ゴール以外は?と言われてしまうとアレですが、もうあのゴールだけでも10点満点あげていいと個人的には思います。この試合でもメッシはメッシでした。気迫も感じました。

FWグリーズマン 6点

プレーに関わるたび大ブーイング。予想はしていたでしょうが、厳しい凱旋試合になりました。全体的な仕事量で言うとイマイチでしたが、得点シーンのランニングや攻守両面の貢献度で及第点くらいでしょう。

FWスアレス 6.5点

何気ないですが、メッシへのアシストは見事でした。DFを抱えて体勢を崩しながら、メッシが欲しい位置に完璧にボールを置く技術、優しさ。全体的なプレーを見てもコンディションは良さそうです。

○交代出場

MFアルトゥーロ・ビダル 6点(後半29分IN)

特筆するプレーはありませんでした。クリーンシートに貢献しました。

DFウムティティ 6点(後半38分IN)

いきなりの投入で難しかったと思いますが、しっかりと集中して試合に入りました。ミスなく無失点で試合をクローズさせた働きは立派でした。

★トピックス

【バルサ】流れを変えたポジションチェンジ

上にも書きましたが、この試合、大きく流れを変えたのはフレンキーとアルトゥールのポジションチェンジでした。

26分8秒を振り返ってもらえばわかりますが、ベンチからの指示で2人は立ち位置を変えました。

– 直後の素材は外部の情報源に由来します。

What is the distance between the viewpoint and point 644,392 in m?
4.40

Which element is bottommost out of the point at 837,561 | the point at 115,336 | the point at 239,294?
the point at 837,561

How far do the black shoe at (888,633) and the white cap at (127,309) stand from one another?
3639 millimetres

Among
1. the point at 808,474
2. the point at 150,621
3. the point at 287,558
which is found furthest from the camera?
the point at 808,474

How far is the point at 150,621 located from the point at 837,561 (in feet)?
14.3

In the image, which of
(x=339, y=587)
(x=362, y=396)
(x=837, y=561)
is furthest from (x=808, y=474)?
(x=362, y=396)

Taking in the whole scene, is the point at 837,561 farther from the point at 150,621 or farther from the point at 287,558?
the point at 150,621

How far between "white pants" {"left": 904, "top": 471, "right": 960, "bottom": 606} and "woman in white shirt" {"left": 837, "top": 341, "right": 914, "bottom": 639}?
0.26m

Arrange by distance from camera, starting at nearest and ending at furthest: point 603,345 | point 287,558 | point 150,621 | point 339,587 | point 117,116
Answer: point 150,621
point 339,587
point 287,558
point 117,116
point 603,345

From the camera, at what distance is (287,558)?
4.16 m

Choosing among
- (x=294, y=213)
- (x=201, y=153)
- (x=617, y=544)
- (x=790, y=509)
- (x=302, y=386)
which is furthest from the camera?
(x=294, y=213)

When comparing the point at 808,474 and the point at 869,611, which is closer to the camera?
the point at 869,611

まずそもそも、なぜこの試合、アルトゥールが右、フレンキーが左でスタートしたのでしょう。これまでの起用を見ていると、アルトゥール左、フレンキー右が鉄板の組み合わせでした。

どんな狙いがあったのか。

全く分かりません。笑

守備面で不安のあるジュニオルと同サイドに、走力と高さのあるフレンキーを置きたっかのか。それくらいしか思いつきません。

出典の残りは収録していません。